■ **WRITTEN INSTRUCTION A**:
According to the fishing forum thread, in what year did the poster from South Amboy come south?

■ **READING PASSAGE**:

↓

Not familiar with fishing the river you mentioned. I was born n raised in South Amboy. Came south in 1980. Fished from Raritan Bay to Barnegat Inlet. Since I left a lot of things have changed for the better. I get home 2 - 3 times a year and first thing in the van is the fishing gear. You are close to some really good spring and fall bay fishing and you should not over look it. If you have access to a yak I understand, from a cousin, that the Raritan in New Brunswick holds some nice stripers.

My wife and I are scheduled to visit our moms for Easter. There should be some early striper activity from the bay beaches by then. By the end of April the bay ought to be full of brute blues which can easily be taken from various locations. Got too much info to cover here. E-mail me at yahoo.

giacommin


----------



## RuddeDogg (Mar 20, 2004)

*If ya*

Ever get down to south jersey hit me up.


----------



## BLUESMAN (Nov 4, 2003)

*The River*

If the river you're referring to is the Delaware there are numerous fisheries there. The north end being more sweet water and the south being more salt water. There are two striper related sites that I visit with good reporting on the south end and the New Jersey Fisherman has a column on the Delaware.

Catch and Release Stripers in the south March - April.


----------



## STRIPASAURUS (Apr 6, 2003)

Welcome to NJ !!!! LUUUUVVVV the taxes!!!

Git'r done!!!


----------

↑

(Data records)
↓

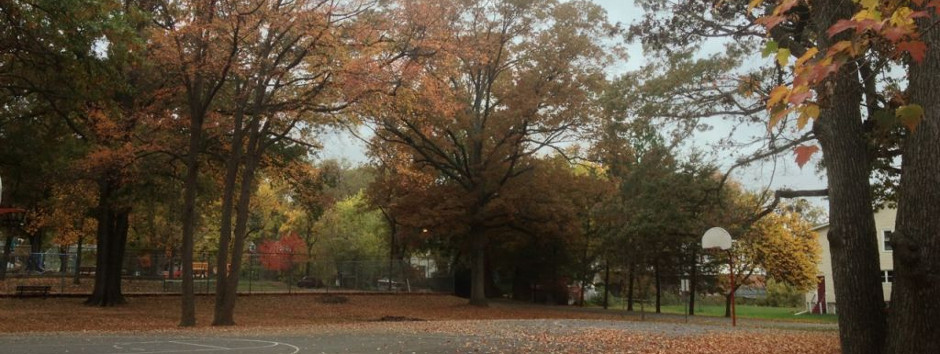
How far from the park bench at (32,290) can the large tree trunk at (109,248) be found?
4.78 feet

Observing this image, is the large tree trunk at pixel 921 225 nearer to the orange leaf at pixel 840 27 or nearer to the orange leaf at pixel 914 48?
the orange leaf at pixel 914 48

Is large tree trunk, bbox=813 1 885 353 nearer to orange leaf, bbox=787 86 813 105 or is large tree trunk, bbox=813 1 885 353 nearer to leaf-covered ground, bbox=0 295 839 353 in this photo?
leaf-covered ground, bbox=0 295 839 353

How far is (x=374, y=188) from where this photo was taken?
34.8m

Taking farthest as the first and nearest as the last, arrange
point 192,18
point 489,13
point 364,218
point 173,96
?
point 364,218 < point 489,13 < point 173,96 < point 192,18

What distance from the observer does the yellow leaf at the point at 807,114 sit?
11.2 ft

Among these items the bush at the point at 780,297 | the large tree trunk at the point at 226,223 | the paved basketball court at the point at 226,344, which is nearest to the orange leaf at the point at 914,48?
the paved basketball court at the point at 226,344

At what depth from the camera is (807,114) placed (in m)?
3.47

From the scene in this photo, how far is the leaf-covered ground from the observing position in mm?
12516

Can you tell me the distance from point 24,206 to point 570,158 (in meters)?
23.6

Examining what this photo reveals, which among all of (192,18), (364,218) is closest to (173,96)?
(192,18)

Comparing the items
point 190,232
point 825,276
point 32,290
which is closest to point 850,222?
point 190,232

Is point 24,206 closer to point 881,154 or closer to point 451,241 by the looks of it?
point 451,241

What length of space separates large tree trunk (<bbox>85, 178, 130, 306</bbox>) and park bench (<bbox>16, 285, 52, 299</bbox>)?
1.46m

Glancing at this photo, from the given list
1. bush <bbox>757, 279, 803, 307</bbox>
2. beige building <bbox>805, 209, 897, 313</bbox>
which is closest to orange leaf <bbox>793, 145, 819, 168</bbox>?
beige building <bbox>805, 209, 897, 313</bbox>
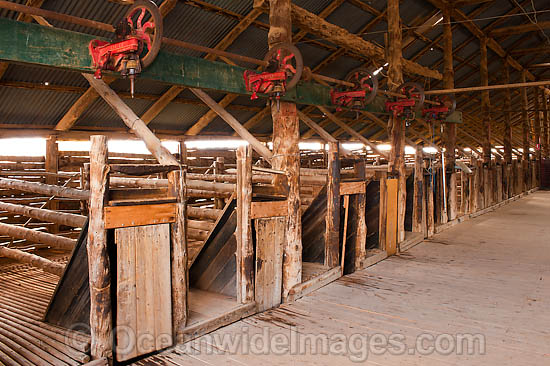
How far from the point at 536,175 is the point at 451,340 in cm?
2269

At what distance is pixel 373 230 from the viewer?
730 cm

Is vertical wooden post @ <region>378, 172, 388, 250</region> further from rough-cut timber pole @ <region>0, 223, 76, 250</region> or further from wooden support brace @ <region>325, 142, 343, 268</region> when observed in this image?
rough-cut timber pole @ <region>0, 223, 76, 250</region>

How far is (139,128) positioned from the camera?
441 cm

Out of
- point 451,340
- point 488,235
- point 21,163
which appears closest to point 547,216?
point 488,235

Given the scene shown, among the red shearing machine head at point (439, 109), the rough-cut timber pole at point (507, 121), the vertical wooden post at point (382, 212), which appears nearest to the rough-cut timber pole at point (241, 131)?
the vertical wooden post at point (382, 212)

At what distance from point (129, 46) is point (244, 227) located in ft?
6.48

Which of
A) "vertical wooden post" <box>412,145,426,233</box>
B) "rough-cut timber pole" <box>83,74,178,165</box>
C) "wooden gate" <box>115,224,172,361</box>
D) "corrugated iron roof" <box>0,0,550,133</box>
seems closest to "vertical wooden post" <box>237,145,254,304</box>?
"rough-cut timber pole" <box>83,74,178,165</box>

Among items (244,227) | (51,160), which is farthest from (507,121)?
(244,227)

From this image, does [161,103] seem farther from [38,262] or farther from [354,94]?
[38,262]

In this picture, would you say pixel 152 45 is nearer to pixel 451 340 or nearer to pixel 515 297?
pixel 451 340

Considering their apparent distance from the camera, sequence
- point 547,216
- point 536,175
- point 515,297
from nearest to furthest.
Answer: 1. point 515,297
2. point 547,216
3. point 536,175

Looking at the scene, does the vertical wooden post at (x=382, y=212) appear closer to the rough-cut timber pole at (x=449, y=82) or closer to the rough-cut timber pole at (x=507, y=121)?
the rough-cut timber pole at (x=449, y=82)

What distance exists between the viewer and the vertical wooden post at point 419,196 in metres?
8.25

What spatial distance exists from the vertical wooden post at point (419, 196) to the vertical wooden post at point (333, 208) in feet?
10.00
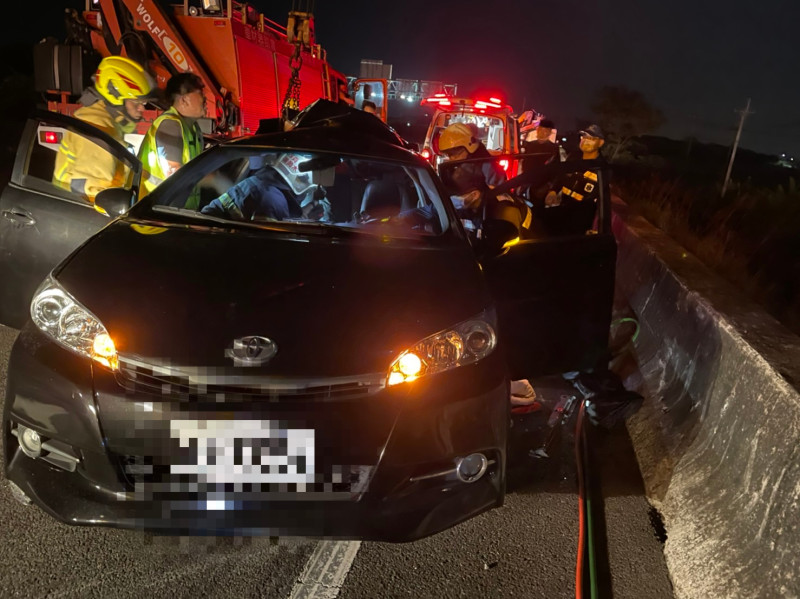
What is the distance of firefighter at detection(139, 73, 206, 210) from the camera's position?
4.41m

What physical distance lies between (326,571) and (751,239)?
335 inches

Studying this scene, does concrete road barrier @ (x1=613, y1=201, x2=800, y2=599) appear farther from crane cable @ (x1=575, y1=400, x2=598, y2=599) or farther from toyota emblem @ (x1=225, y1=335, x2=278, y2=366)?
toyota emblem @ (x1=225, y1=335, x2=278, y2=366)

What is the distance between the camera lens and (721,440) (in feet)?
8.94

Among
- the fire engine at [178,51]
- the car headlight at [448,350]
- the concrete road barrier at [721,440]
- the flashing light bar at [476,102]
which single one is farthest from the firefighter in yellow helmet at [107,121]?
the flashing light bar at [476,102]

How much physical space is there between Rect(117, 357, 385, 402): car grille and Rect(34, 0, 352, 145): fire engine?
8631 millimetres

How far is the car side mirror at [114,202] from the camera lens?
10.8 ft

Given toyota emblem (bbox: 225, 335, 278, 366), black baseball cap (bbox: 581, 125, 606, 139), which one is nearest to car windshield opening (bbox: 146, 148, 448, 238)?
toyota emblem (bbox: 225, 335, 278, 366)

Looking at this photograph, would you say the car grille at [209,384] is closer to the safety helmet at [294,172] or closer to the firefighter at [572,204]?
the safety helmet at [294,172]

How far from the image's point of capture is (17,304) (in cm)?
348

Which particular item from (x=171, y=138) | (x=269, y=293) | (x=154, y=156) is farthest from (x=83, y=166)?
(x=269, y=293)

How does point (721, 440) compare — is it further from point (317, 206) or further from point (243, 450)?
point (317, 206)

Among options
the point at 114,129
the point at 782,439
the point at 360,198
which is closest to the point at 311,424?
the point at 782,439

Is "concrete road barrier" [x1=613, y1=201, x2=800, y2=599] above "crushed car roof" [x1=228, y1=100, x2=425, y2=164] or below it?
below

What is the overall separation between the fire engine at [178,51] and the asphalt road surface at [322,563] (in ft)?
27.9
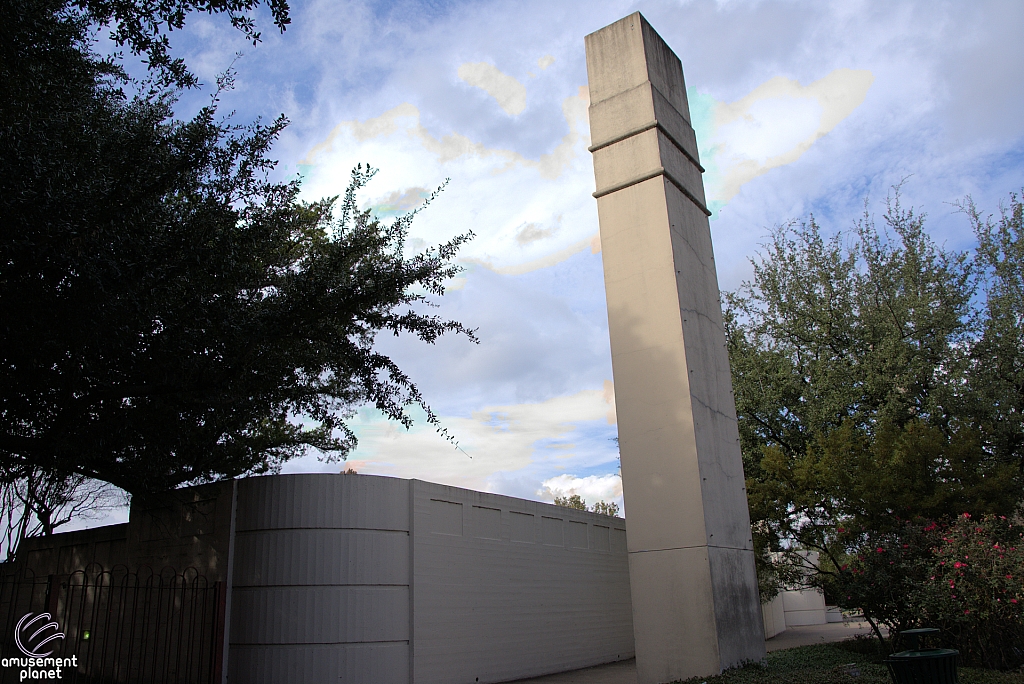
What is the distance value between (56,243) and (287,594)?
6.03 m

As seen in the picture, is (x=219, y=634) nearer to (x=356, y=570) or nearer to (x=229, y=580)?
(x=229, y=580)

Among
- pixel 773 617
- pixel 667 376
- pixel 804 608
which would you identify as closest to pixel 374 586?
pixel 667 376

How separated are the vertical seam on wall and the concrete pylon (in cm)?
595

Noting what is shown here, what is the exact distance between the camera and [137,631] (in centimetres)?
1285

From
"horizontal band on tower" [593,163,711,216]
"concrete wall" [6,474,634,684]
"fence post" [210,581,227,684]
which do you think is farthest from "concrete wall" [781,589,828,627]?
"fence post" [210,581,227,684]

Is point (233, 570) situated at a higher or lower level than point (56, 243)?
lower

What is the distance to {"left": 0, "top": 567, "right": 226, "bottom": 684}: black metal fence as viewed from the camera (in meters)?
10.9

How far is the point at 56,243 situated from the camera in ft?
25.0

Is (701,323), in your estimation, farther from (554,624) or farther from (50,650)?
(50,650)

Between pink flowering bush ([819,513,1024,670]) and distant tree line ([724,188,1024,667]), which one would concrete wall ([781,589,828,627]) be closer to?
distant tree line ([724,188,1024,667])

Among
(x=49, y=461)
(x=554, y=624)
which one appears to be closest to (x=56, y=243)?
(x=49, y=461)

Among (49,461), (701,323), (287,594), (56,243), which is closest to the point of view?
(56,243)
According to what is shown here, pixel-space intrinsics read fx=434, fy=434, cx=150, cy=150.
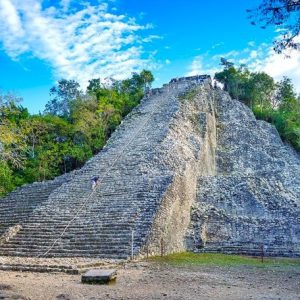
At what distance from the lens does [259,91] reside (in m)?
40.6

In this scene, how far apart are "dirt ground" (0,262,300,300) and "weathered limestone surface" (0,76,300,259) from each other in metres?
2.91

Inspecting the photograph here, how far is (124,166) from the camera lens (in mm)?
19297

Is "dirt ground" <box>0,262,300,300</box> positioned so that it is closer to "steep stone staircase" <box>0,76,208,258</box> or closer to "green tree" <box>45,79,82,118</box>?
"steep stone staircase" <box>0,76,208,258</box>

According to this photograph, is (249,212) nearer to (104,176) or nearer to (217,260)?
(217,260)

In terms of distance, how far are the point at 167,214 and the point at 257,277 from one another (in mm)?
5668

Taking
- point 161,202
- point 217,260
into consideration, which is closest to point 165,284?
point 217,260

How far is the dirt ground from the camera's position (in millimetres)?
7348

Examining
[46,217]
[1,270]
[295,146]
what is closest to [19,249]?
[46,217]

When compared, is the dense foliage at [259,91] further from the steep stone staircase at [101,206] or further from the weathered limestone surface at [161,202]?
the steep stone staircase at [101,206]

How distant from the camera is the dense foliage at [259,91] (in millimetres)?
38125

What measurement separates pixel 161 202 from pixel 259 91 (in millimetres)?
28359

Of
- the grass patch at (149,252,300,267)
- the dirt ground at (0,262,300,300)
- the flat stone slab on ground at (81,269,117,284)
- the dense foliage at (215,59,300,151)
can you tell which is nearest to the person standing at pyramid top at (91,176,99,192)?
the grass patch at (149,252,300,267)

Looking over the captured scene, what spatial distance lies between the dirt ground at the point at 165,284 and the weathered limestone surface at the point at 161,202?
2907 mm

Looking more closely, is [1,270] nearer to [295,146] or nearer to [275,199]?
[275,199]
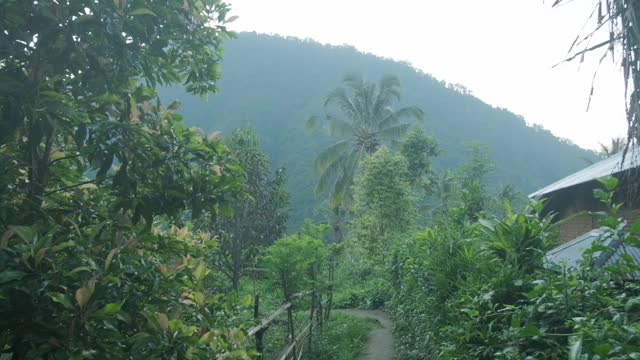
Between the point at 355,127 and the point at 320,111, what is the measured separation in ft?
80.4

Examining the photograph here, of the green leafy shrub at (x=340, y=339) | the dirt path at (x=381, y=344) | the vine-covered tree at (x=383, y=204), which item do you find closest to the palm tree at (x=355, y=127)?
the vine-covered tree at (x=383, y=204)

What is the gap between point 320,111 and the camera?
162 feet

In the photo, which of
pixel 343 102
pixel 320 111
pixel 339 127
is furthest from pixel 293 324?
pixel 320 111

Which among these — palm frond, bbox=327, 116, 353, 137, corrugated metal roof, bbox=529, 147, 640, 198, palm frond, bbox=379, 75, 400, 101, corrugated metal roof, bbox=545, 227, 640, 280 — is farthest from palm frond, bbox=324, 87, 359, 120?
corrugated metal roof, bbox=545, 227, 640, 280

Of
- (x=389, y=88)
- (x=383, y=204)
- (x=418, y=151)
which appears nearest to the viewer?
(x=383, y=204)

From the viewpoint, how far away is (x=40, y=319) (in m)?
1.74

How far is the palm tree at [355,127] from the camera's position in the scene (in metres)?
24.6

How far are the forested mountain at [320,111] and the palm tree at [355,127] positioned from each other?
41.9ft

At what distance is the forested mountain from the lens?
145 feet

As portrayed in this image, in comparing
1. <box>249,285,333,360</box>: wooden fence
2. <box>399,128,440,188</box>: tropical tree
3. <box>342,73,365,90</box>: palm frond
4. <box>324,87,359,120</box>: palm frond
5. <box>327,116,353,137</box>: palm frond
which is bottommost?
<box>249,285,333,360</box>: wooden fence

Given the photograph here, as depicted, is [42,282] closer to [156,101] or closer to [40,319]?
[40,319]

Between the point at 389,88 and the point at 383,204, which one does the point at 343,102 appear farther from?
A: the point at 383,204

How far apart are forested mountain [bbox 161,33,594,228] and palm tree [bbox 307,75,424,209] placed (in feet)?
41.9

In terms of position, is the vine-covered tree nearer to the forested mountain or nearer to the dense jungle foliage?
the dense jungle foliage
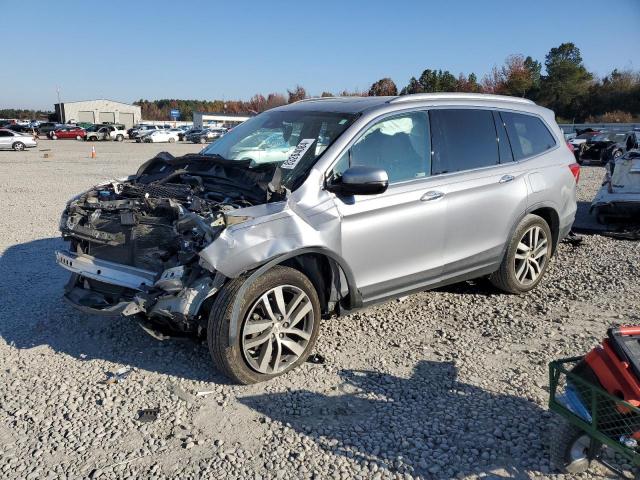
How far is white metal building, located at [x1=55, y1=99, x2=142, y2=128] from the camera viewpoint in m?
86.9

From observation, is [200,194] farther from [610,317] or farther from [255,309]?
[610,317]

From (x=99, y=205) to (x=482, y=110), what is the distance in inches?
137

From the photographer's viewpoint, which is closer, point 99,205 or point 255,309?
point 255,309

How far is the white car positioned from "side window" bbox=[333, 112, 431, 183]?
161 ft

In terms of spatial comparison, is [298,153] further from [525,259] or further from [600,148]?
[600,148]

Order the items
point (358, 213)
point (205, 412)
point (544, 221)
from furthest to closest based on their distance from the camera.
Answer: point (544, 221)
point (358, 213)
point (205, 412)

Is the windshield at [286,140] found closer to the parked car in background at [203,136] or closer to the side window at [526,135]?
the side window at [526,135]

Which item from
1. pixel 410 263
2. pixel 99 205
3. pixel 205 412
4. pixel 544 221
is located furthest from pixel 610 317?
pixel 99 205

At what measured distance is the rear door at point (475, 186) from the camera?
449cm

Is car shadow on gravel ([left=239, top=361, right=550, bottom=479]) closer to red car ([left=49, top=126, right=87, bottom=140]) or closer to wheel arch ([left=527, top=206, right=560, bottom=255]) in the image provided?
wheel arch ([left=527, top=206, right=560, bottom=255])

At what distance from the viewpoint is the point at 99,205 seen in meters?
4.04

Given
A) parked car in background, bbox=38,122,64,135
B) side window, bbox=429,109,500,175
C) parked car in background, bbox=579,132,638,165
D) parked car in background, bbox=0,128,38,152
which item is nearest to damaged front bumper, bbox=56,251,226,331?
side window, bbox=429,109,500,175

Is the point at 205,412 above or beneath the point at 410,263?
beneath

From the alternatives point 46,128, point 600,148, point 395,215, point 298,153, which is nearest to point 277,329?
point 395,215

↑

■ **WRITTEN INSTRUCTION B**:
Copy the stretch of the records from the line containing "At what measured" through the end of the records, word for word.

■ **SOLUTION A**:
1980

■ **SOLUTION B**:
At what measured distance is the rear door at point (475, 186) from the camera?
449cm

Is car shadow on gravel ([left=239, top=361, right=550, bottom=479]) closer to red car ([left=49, top=126, right=87, bottom=140]) or closer to wheel arch ([left=527, top=206, right=560, bottom=255]) in the image provided?
wheel arch ([left=527, top=206, right=560, bottom=255])

At what distance from the viewpoint is the point at 99,205 seen in meters?
4.04

Given
A) parked car in background, bbox=38,122,64,135
B) side window, bbox=429,109,500,175
C) parked car in background, bbox=579,132,638,165
D) parked car in background, bbox=0,128,38,152
which item is nearest to damaged front bumper, bbox=56,251,226,331?
side window, bbox=429,109,500,175

Is the point at 205,412 above or beneath the point at 410,263?
beneath

From the alternatives point 46,128, point 600,148, point 395,215, point 298,153, which is nearest to point 277,329?
point 395,215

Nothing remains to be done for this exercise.